Turkish Lamb and Vegetable Stew - SLOW COOKER/CROCKPOT RECIPE
by Maria-Theresa
(Spain)
I've just cooked my first vegetable curry in my new slow cooker and was looking for some recipes for the slow cooker because the slow cooked food was just delicious. Plus i prepared it in the morning when I was fresh and my house smelt delicious an it was ready to eat when i got home in the evening.
i just threw in veggies with a bottle of prepared Balti sauce - it was delicious, but my intestines rebelled.
So i found this dish on the internet and thought i'd add it to the site as it sounds delicious.
Layers of fresh Mediterranean vegetables, seasoned with an abundance of bay, garlic and oregano, meld with tender lamb into a luscious harvest-time supper. Serve the stew with rice or warm whole-wheat pita.
INGREDIENTS
1 1/2 pounds lean boneless leg of lamb, trimmed and cut into 1 1/4-inch pieces
1 1/4 teaspoons salt, divided
Freshly ground pepper, to taste
1 1/2 tablespoons extra-virgin olive oil, divided
2 large onions, thinly sliced
4 cloves garlic, minced
1/2 teaspoon dried oregano
1 14-ounce can diced tomatoes
1 large all-purpose potato, preferably Yukon Gold, peeled and cut into 3/8-inch-thick slices
1/2 pound green beans, trimmed
1 small eggplant, cut into 3/8-inch-thick slices
1 medium zucchini, cut into 3/8-inch-thick slices
6 bay leaves
3 tablespoons chopped fresh parsley
PREPARATION
Season lamb with 1/4 teaspoon salt and pepper to taste. Heat 1/2 tablespoon oil in a large heavy skillet over medium-high heat. Add half the lamb and sear, turning, until well browned, 2 to 4 minutes. Transfer to a 4-quart slow cooker. Add another 1/2
tablespoon oil to skillet and brown remaining lamb. Add to slow cooker.
Add remaining 1/2 tablespoon oil to skillet and reduce heat to medium. Add onions and cook, stirring, until softened, 3 to 5 minutes. Add garlic and oregano; cook, stirring, for 1 minute more. Add tomatoes and bring to a simmer, mashing with a potato masher or fork. Remove from heat and spoon half the mixture over the lamb.
Arrange potatoes in a layer in the pot; season with 1/4 teaspoon salt and pepper to taste. Add green beans, followed by eggplant and zucchini, seasoning each layer with 1/4 teaspoon salt and pepper to taste. Spread remaining tomato-onion mixture over vegetables. Top with bay leaves. Cover and cook on high until lamb and vegetables are very tender, about 4 hours. Discard bay leaves. Serve hot, garnished with parsley.
TIPS & NOTES
Make Ahead Tip: Cover and refrigerate for up to 2 days. Reheat on the stovetop, in a microwave or in the oven.

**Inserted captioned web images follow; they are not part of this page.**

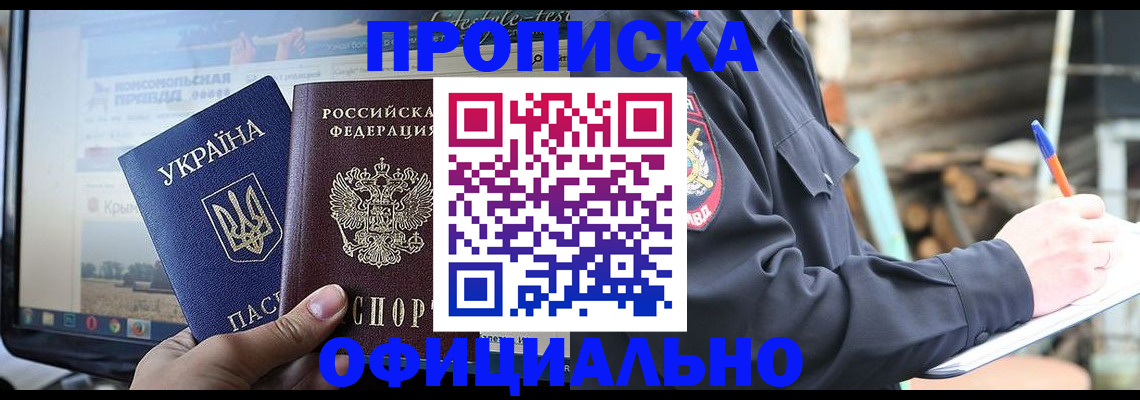 прописка гарантия в Адыгее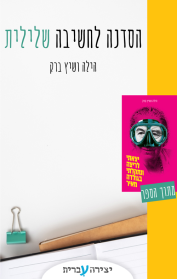 הסדנה לחשיבה שלילית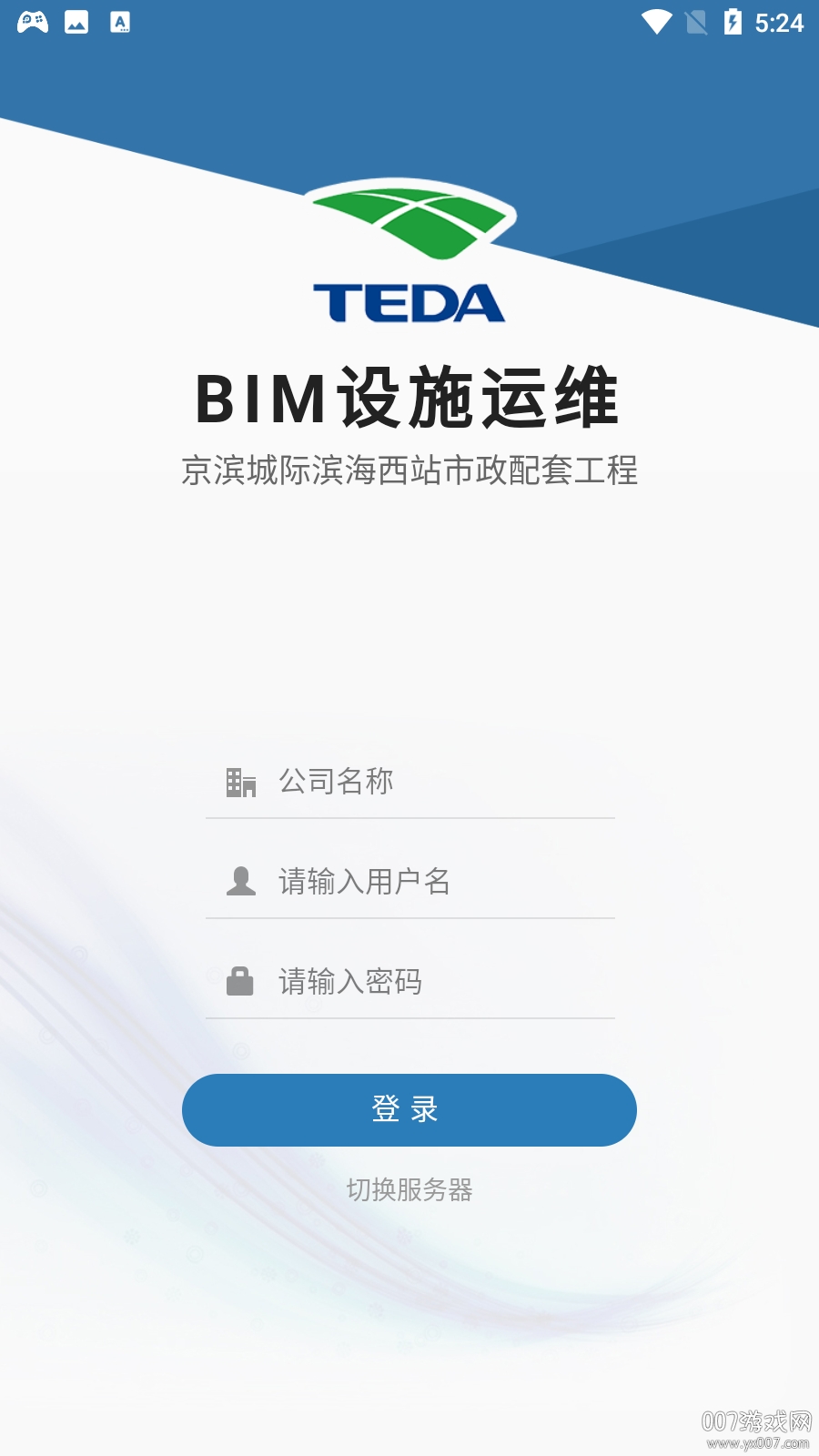 泰达BIM运维图2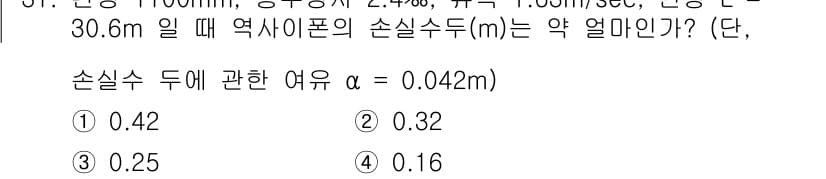수질환경기사 2016년 33번 - 정답과 핵심 포인트를 검수 중인 기출문제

Lamb cut from the leg is 19 percent leaner than shoulder meat.
NUTRITION
Per serving: 179 calories; 7 g fat (2 g sat, 4 g mono); 53 mg cholesterol; 15 g carbohydrates; 0 g added sugars; 17 g protein; 5 g fiber; 466 mg sodium; 554 mg potassium.
NUTRITION PROFILE
Diabetes appropriate | Low calorie | Low carbohydrate | Low cholesterol | Low saturated fat | Heart healthy | Healthy weight | High fiber | High potassium | Gluten free |
Nutrition Bonus: Iron (40% daily value), Potassium (37% dv), Iron (15% dv).